The journey of healthcare leaders towards optimally leveraging data and analytics for population health strategies remains a long and daunting one for leaders in both Canada and the United States. That was the consensus of discussants during a panel entitled “Data & Analytics: Driving Population Health Management,” which was held on Friday, Sep. 18, during the Health IT Summit in Vancouver, sponsored by the Institute for Health Technology Transformation (iHT2, a sister organization to Healthcare Informatics, under the Vendome Group, LLC corporate umbrella).

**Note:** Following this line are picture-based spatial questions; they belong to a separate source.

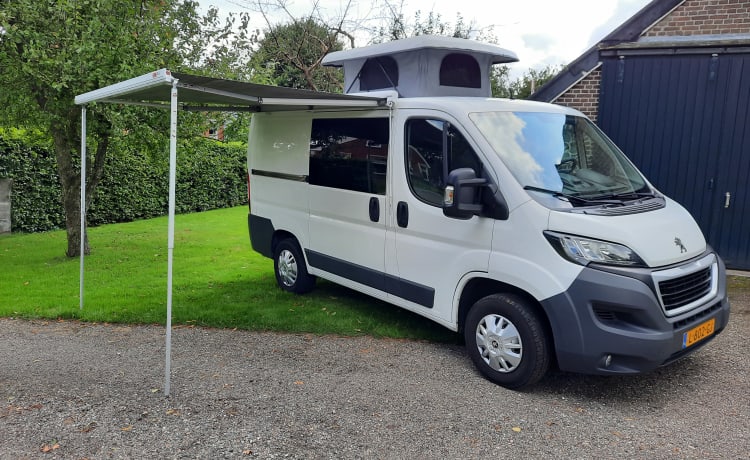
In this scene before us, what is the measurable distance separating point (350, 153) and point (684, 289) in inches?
125

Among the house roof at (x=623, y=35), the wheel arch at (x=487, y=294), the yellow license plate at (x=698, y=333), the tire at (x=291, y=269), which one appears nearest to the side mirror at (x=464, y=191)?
the wheel arch at (x=487, y=294)

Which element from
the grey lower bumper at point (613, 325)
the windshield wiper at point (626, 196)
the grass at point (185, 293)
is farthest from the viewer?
the grass at point (185, 293)

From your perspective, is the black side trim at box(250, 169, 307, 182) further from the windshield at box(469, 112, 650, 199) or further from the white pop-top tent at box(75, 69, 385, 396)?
the windshield at box(469, 112, 650, 199)

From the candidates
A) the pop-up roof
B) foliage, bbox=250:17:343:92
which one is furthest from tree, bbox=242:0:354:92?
the pop-up roof

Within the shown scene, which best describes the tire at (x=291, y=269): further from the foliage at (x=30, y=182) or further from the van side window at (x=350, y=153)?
the foliage at (x=30, y=182)

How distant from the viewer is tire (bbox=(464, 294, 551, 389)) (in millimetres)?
4156

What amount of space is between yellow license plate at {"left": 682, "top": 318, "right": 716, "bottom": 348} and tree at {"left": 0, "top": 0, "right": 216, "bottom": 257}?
22.9 ft

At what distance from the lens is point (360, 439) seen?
3719 millimetres

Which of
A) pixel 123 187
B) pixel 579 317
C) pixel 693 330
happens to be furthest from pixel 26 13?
pixel 693 330

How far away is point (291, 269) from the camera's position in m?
6.93

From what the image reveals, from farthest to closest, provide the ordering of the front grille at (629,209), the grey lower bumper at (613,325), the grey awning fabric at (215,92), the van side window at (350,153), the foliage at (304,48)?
the foliage at (304,48), the van side window at (350,153), the grey awning fabric at (215,92), the front grille at (629,209), the grey lower bumper at (613,325)

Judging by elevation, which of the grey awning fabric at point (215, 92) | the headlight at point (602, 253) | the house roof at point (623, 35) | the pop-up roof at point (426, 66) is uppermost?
the house roof at point (623, 35)

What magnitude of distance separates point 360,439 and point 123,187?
38.8ft

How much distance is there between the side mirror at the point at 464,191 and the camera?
13.9 ft
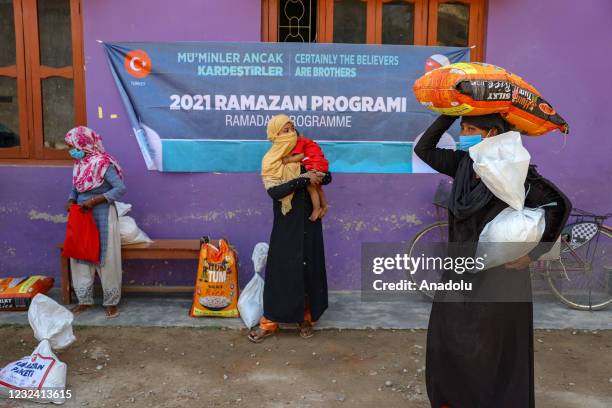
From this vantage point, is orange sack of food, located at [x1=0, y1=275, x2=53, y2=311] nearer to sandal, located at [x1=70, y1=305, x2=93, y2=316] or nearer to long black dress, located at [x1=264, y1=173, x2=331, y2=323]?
sandal, located at [x1=70, y1=305, x2=93, y2=316]

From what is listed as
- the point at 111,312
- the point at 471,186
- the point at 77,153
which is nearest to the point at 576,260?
the point at 471,186

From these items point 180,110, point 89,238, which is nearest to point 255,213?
point 180,110

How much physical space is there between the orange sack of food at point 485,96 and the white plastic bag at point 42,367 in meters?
2.66

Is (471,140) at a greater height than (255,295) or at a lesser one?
greater

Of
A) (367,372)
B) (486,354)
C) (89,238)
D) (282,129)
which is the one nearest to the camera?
(486,354)

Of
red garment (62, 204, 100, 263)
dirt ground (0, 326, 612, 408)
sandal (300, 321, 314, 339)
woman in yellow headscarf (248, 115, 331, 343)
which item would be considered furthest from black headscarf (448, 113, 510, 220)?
red garment (62, 204, 100, 263)

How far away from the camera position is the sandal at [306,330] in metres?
4.46

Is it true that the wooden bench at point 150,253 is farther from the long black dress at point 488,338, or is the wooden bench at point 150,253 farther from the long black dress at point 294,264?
the long black dress at point 488,338

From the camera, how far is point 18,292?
4879 millimetres

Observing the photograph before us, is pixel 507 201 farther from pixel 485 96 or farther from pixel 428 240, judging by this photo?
pixel 428 240

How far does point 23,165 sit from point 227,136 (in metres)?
1.87

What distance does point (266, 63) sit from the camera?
16.8ft

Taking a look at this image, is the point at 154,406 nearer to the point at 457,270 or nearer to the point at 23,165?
the point at 457,270

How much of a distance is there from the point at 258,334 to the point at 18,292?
214cm
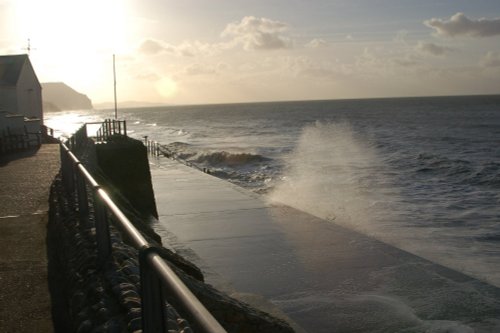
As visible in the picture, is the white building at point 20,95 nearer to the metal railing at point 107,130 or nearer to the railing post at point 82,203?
the metal railing at point 107,130

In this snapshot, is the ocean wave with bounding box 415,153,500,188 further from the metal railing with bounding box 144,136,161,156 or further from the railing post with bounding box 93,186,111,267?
the railing post with bounding box 93,186,111,267

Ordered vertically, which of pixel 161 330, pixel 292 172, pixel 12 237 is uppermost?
pixel 161 330

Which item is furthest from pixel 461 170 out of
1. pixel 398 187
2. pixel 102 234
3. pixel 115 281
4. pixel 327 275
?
pixel 115 281

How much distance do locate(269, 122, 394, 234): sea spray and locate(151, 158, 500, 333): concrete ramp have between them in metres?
3.63

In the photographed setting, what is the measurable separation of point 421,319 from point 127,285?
6203mm

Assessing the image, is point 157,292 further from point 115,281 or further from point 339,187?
point 339,187

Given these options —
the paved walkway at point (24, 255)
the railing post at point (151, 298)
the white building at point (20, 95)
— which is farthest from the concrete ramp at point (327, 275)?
the white building at point (20, 95)

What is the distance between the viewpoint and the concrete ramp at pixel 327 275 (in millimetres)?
8672

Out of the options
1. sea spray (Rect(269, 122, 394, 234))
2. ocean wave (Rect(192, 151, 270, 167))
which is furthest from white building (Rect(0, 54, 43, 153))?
ocean wave (Rect(192, 151, 270, 167))

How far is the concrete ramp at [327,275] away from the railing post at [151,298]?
5869mm

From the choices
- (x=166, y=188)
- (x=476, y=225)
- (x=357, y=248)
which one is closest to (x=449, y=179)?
(x=476, y=225)

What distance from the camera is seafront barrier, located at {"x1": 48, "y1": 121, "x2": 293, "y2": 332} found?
2.49m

The panel was moderated by Trevor Strome, manager, Informatics & Process Improvement, in the Emergency Program at the Winnipeg Regional Health Authority (Winnipeg, Manitoba). Strome was joined by Jat Sandhu, Ph.D., regional director in the Public Health Surveillance Unit at Vancouver Coastal Health Authority (Vancouver, British Columbia), Alyssa Daku, vice president for strategy, quality and risk management at eHealth Saskatchewan (Regina, Saskatchewan); Larry Svenson, director, epidemiology and surveillance, Alberta Health Services (Edmonton, Alberta); and Eugene Kolker, chief data officer at Seattle Children’s (Seattle, Wash.).

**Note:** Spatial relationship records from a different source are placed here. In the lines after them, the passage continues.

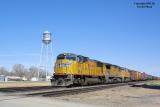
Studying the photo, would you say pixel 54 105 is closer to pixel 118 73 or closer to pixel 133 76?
pixel 118 73

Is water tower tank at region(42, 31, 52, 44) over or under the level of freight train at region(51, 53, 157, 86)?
over

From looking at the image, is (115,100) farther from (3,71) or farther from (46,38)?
(3,71)

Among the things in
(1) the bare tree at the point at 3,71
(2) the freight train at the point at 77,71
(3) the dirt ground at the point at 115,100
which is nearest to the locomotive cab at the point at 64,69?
(2) the freight train at the point at 77,71

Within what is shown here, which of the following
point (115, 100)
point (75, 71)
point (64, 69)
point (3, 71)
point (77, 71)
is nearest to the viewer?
point (115, 100)

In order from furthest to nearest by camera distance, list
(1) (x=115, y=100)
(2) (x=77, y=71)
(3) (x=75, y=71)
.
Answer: (2) (x=77, y=71) → (3) (x=75, y=71) → (1) (x=115, y=100)

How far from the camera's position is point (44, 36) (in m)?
107

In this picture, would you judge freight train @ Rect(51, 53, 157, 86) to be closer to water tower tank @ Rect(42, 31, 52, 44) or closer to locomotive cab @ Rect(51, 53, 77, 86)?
locomotive cab @ Rect(51, 53, 77, 86)

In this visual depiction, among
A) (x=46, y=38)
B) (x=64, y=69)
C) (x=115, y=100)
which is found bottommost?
(x=115, y=100)

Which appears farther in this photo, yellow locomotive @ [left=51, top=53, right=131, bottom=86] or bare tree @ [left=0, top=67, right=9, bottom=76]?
bare tree @ [left=0, top=67, right=9, bottom=76]

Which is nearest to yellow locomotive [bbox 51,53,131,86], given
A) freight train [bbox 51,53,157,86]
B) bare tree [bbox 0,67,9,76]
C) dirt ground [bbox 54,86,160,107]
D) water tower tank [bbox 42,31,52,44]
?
freight train [bbox 51,53,157,86]

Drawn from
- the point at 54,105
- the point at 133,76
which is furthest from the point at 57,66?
the point at 133,76

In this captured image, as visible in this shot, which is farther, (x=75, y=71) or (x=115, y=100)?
(x=75, y=71)

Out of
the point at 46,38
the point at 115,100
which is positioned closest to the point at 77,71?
the point at 115,100

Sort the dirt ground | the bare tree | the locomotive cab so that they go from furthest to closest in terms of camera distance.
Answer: the bare tree → the locomotive cab → the dirt ground
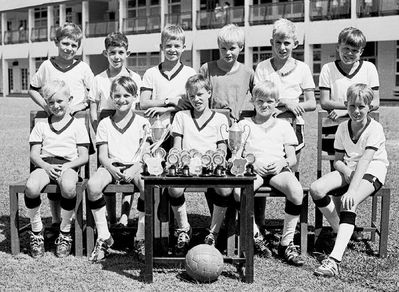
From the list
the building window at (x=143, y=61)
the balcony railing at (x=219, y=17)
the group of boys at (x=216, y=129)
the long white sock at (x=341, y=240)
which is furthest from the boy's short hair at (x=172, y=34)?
the building window at (x=143, y=61)

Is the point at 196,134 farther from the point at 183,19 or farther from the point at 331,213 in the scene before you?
the point at 183,19

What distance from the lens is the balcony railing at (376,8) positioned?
102ft

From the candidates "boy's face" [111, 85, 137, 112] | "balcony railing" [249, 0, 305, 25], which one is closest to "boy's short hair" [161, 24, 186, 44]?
"boy's face" [111, 85, 137, 112]

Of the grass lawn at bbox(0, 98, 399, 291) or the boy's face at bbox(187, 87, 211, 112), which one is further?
the boy's face at bbox(187, 87, 211, 112)

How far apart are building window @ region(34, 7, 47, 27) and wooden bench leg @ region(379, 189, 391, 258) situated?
53510mm

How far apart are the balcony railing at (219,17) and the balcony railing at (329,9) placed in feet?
17.1

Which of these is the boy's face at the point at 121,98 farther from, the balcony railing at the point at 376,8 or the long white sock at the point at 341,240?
the balcony railing at the point at 376,8

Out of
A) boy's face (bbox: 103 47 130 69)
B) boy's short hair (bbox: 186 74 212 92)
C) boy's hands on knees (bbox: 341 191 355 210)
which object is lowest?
boy's hands on knees (bbox: 341 191 355 210)

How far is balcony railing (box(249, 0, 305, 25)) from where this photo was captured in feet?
114

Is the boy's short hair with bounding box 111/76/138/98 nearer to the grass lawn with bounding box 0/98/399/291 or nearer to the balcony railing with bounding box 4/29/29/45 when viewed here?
the grass lawn with bounding box 0/98/399/291

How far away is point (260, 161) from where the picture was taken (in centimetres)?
583

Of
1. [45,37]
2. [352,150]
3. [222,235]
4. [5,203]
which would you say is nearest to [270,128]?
[352,150]

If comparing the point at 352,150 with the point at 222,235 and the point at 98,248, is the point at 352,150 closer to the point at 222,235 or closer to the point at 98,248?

One of the initial challenges that discussants talked about was that around defining the population health concept to begin with. “I don’t get the sense that we have a really clear understanding and agreement of what population health management really means,” Strome said, as he opened the discussion Friday afternoon.
“I agree, I think the term population health management is overused, particularly in the U.S.,” Sandhu responded. “In Canada, we think about it rather differently. It’s about the organization or management of health delivery focused on achieving outcomes that are effective and safe,” Sandhu said. “And at the crux, it’s about being proactive about the management of at-risk populations, making sure they don’t become too expensive to the system. So it’s about managing clinically defined populations or those that are frequent users of the system. And to be effective, we need to obtain good longitudinal data.”
Seattle Children’s Kolker said, “I would agree that it’s very important to understand populations at risk, and it’s not good to limit ourselves geographically; at the same time, we need to understand scale. It’s not only about the population that are frequent flyers. In an ideal case, looking at this with a ten-year perspective, I’d like us to keep populations healthy lifelong.”
One of the elements to consider, said eHealth Saskatchewan’s Daku, is that, “When you talk population health, it very much sits in the health sphere. As soon as you add ‘management’ into that,” she said, “there are so many variables that exist outside the healthcare system that exist outside our purview. It becomes incumbent on social services, education, and government, to become involved.”
Public health perspectives are important in that regard, said Alberta Health Services’ Svenson. “Because I work primarily in public health,” he said, “we’re always thinking about these non-health entities and how you integrate that in. Looking at children in care—they have lots of mental health visits and other interventions. Once the interventions take place, their utilization actually drops off. The other part of this is that, in Alberta, 5 percent drive 65 percent of costs; but that is not a stable, permanent group. It changes over time. And there’s valuable data coming from many places. Our biggest challenge in government is how you derive meaningful policy decisions that turn into meaningful care decisions.”
“Yes, as soon as you begin pulling educational, and social services, and correctional data, that adds tremendously to the complexity,” Daku agreed.
“I agree,” seconded Sandhu. “We need that other kind of data. And our challenge is that it’s not necessarily easily collected; so we tend to rely a lot on aggregate geographical data with which to do analysis. But that shouldn’t stop us. The methodologies around managing some of that data have been around for a long time. I’ve heard here a few things about how you incorporate new kinds of data, beyond the in-hospital and EMR data,” he continued. “We do have this much broader ecosystem, from which we need to be able to grab data to much better understand situations. So what are some of the best strategies for making the data analytics work for population health?”
Strategies for pursuing population health: a complex subject
Responding to that question, Seattle Children’s Kolker said that “I think that that’s a big question. I can share some of our experience,” he added. “At some point, we became focused on the backgrounds of our patients, our minority patients, for example. We talked to many people, including in social service organizations, and then our team was working on something completely unrelated, and realized we were seeing an unexpected slowing in our business. And we found that we needed to look specifically at our Asian population, to better understand what was going on with them.” Kolker explained that while the Asian-American population is the fastest-growing ethnic population in Seattle Children’s service area, the organization had a cultural perception problem in that community. “We discovered through research based on focus groups, that we needed to present ourselves as not only serving the sickest of the sick,” in order to better capture market share in that ethnic community. “So we changed our image over time. We accidentally uncovered a problem and were able to combine internal and external data of different types to understand our relationship with a specific population.”